Saturday, November 10, 2012

quick! roasted shrimp

 Of course a well appointed pantry extends beyond dry goods!  I keep several bags of frozen shrimp in my freezer at all times.  It's one of the easiest and most versatile proteins to prepare in a pinch.  The best frozen shrimp are already peeled and deveined, with the tail on. You can find these details on the package. Frozen shrimp are sold by count to the pound.  Large shrimp are a 16-20 count.  I think this is the best size to use for a generous shrimp cocktail, tossed into a fresh salad, or prepared in a hot seafood entree.
 One of my favorite ways to prepare shrimp is to roast it.  Roasting the shrimp brings out its flavor and sweetness much more so than steaming.  I serve it with cocktail sauce as well as an aoli option.  If I'm in a pinch, I'll use good mayonnaise and season it with chipotle powder.  

Thursday, November 8, 2012

Harissa spread from Tunisia- your new "go to"

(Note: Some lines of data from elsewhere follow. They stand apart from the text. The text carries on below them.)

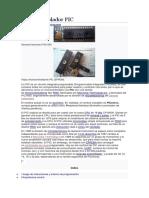 Microcontroladores_pic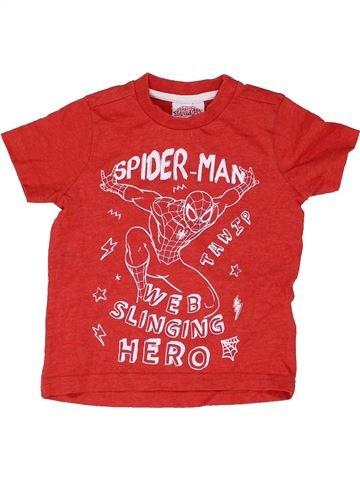 T-shirt manches courtes garçon SUPERS HÉROS rouge 18 mois été #1422618_1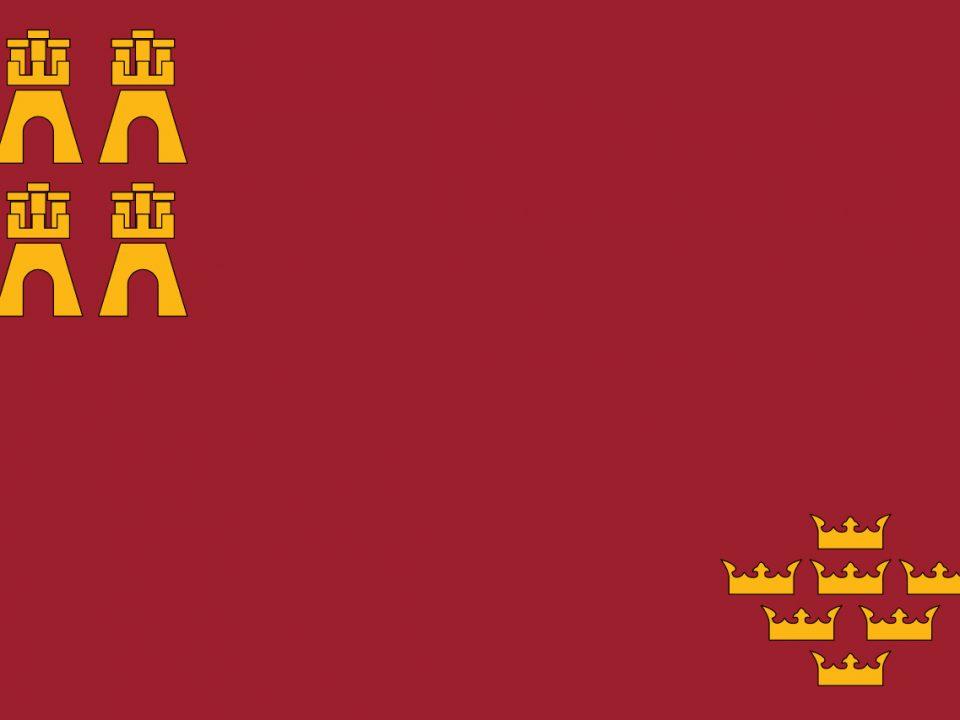 Bandera de la Región de Murcia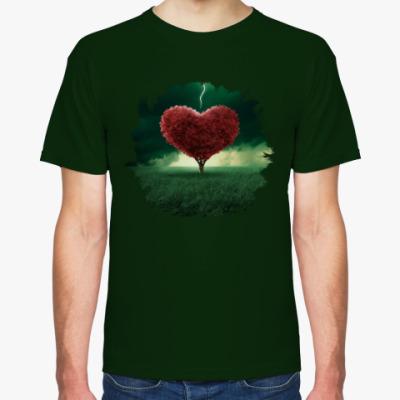 Футболка Saint Valentine's Day heart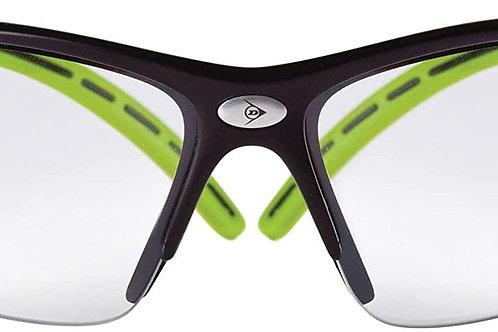 Dunlop I Armor Squash Glasses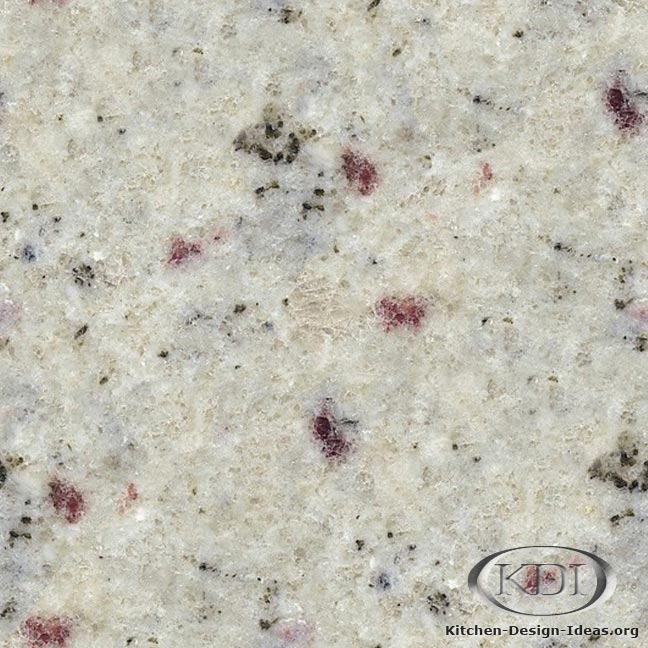 Regina White Granite Kitchen Countertop Ideas
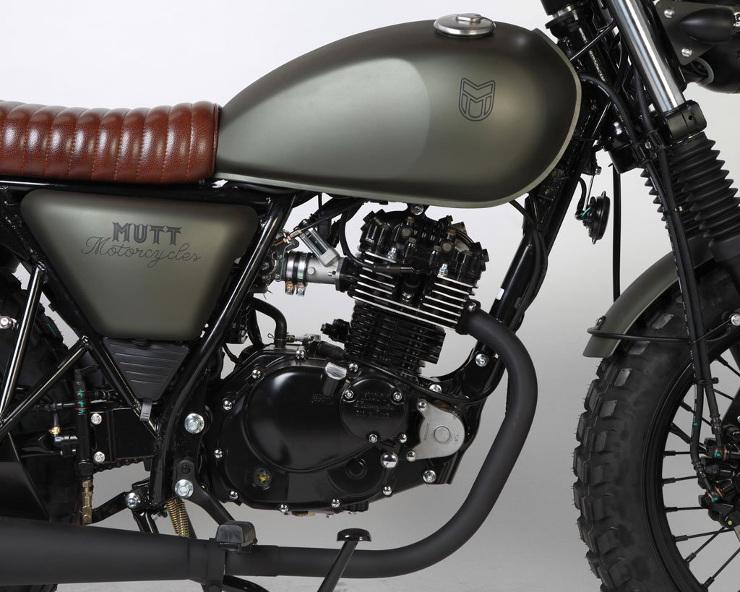Mutt Motorcycles Hilts Green 125 Tank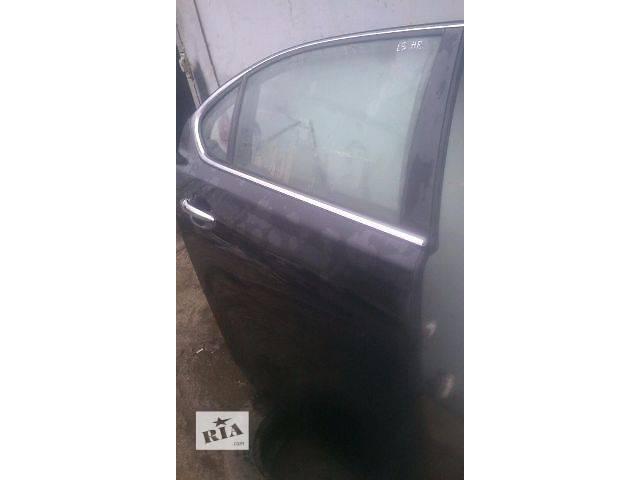 бу Б/у дверь задняя для седана Lexus LS 460L 2007 в Киеве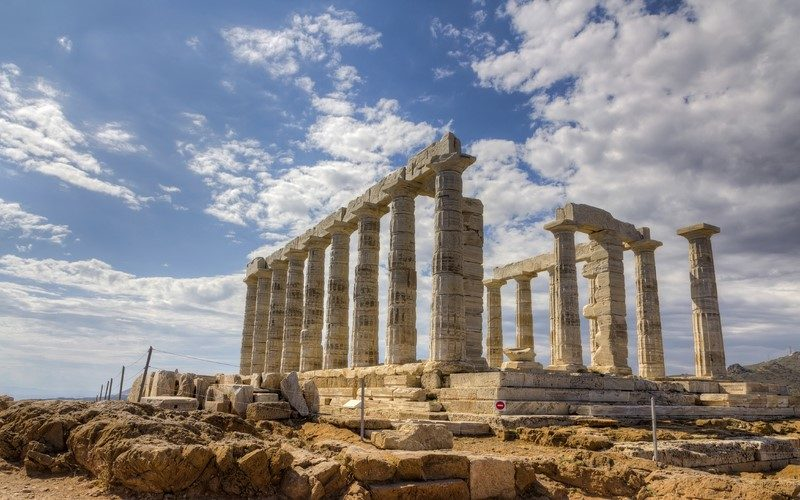 Image result for athens ruin 800x500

 This past Sunday I found the most delicious little jar of goodness! The sweet red pepper provides a fresh, slightly acidic base, while the Harissa adds a nice warm heat to the mix.
Les Moulins Majhoub is based in Tebourda, Tunisia.  Steeped in rich agricultural traditions of the region,  their products are of the finest quality - certainly some of the best  I have tasted.  From their website,
“Tebourba is one of a few towns in Tunisia whose population has a quite special original character. It is composed almost entirely of descendants of the Moors driven out of Andalucia who settled on the site of the old Tuburbum Minus, on the left bank of the Medjerda.  The district of Tebourba is rich and fertile. It produces large amounts of cereals; there are abundant crops of olives, market gardening (truck farming) is highly developed and very varied.”     (E. Lecore-Carpentier - L'Indicateur Tunisien - Annuaire des administrations de la régence de Tunis - Guide du commerce, de l'industrie de l'agriculture et des touristes. 1905.)"
photo courtesy of Les Moulins Majhoub
 Harissa is a hot chili sauce, traditionally from Tunisia or Libya.  The main ingredients are piri priri (which is a type of chili pepper), serano and other hot chili peppers, herbs and spices including garlic, coriander, caraway, chili powder.  Olive oil is added to create the right consistency.  You can purchase harissa paste from most specialty foods stores, or online here.  It is very spicy and should be used sparingly at first, but once you understand its flavor, it becomes a brilliant addition to any middle eastern style dish. 

Monday, November 5, 2012

the cheese shop, and new pantry finds to share!


breakfast accoutrements
It's been quiet here at Butter and Figs over the last few days.  My husband and I skipped town over the weekend for some much needed R&R.  I'm back now with new inspirations, and heaps of goodies to share with you over the next few days.  In the meantime, here is a sneak peak at one of my favorite cheese shops.
the cheese case at The Wine Merchant

delicious salamis, pates, and proscuitto

more delectable goodies

"snacks" for dinner - back in the Butter and Figs kitchen

Thursday, November 1, 2012

out for soup at Uprise Bakery

pepper pot soup

Because there are times when nothing in the pantry will suffice! Thank goodness for local spots like Uprise Bakery with all of their deliciousness!